Ozone é a camada de abstração utilizada pelo Chromium (base do Chrome) para tratar gráficos e entrada de dados. Ela define como o navegador se comunica com o servidor gráfico no ambiente desktop Linux, seja X11 ou, mais comumente atualmente, Wayland.
Atualmente, o Chrome e a maioria dos navegadores baseados em Chromium (incluindo Electron) utilizam o Ozone com backend X11 por padrão, mesmo quando executados em Wayland.
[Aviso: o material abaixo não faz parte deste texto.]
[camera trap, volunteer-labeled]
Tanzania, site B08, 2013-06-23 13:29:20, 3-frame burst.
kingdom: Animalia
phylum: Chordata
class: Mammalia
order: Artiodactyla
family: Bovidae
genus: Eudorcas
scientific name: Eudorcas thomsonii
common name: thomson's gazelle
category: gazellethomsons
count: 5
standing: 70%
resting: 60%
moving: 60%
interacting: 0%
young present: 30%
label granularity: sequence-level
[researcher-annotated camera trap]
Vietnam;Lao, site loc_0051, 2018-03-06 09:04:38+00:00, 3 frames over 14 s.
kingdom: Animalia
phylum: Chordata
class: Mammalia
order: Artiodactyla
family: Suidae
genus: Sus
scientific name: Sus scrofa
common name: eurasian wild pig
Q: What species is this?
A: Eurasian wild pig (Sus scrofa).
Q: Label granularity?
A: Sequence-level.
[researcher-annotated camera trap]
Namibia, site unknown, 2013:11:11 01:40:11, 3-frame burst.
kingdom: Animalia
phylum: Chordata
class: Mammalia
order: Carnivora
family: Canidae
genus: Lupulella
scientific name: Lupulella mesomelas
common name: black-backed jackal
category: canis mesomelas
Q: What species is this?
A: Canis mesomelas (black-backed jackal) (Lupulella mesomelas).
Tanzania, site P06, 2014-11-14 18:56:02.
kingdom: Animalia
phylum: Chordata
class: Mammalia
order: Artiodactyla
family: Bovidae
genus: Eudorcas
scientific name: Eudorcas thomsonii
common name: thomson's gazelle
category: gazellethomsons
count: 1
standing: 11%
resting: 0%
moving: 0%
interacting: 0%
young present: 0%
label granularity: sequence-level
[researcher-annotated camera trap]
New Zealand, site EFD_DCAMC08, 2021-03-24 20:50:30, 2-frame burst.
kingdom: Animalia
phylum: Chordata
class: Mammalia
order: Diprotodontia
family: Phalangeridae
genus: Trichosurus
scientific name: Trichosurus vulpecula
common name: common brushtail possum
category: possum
Por isso, quando a escala fracionada está ativada nesse ambiente, é comum que o Chrome e aplicações similares apresentem uma interface com aparência borrada — isso ocorre devido à interpolação[^1].
Existe uma configuração que permite ao Ozone detectar automaticamente o backend adequado. No entanto, por razões técnicas e de compatibilidade, essa configuração tem sido mantida como padrão no X11 desde sua proposta em 2016 (veja aqui).
Com o passar do tempo, essas razões foram sendo resolvidas ou tornaram-se irrelevantes.
Ao ser definida como auto, a configuração, conforme explicado na documentação do Ozone, utilizará Wayland sempre que possível e recorrerá ao X11 apenas quando necessário.
De acordo com um commit recente, identificado pelo Phoronix, a flag --ozone-platform-hint foi alterada para o valor auto por padrão na futura versão Chrome 140. Isso significa que o próprio Ozone decidirá qual backend utilizar.
Com o uso do Ozone sob Wayland, eventos de entrada do navegador (como cliques do mouse e pressionamentos de tecla) também serão tratados com maior rapidez em relação ao X11, o que resulta em maior responsividade — ainda que essa melhora possa não ser perceptível em todos os contextos.
A versão Chrome 140, com lançamento estável previsto para agosto de 2025, incluirá a configuração --ozone-platform-hint=auto como padrão. Versões noturnas, de desenvolvedor e beta podem já conter essa alteração.
Como ativar a plataforma Ozone
Não é necessário instalar uma versão instável para testar se essa mudança faz diferença. Todas as versões modernas do Chrome (e da maioria dos navegadores baseados em Chromium, como o Vivaldi) incluem essa flag.
Para testar:
- Acesse
chrome://flagsem uma nova aba do navegador; - Procure por
ozone-platform-hint; - Selecione a opção
autono menu suspenso; - Feche o navegador completamente (não apenas reinicie).
Alguns navegadores baseados no Chromium já ativam essa opção por padrão, assim como alguns empacotadores de distribuições Linux. Nesse caso, o benefício já está ativo, mesmo sem o conhecimento do usuário.
Para os demais, vale testar — lembrando que o Google adotou cautela ao ativar a opção “auto” por padrão devido a bugs e incompatibilidades encontradas no passado. Esses problemas foram resolvidos a partir do Chrome 140, mas podem estar presentes em versões anteriores.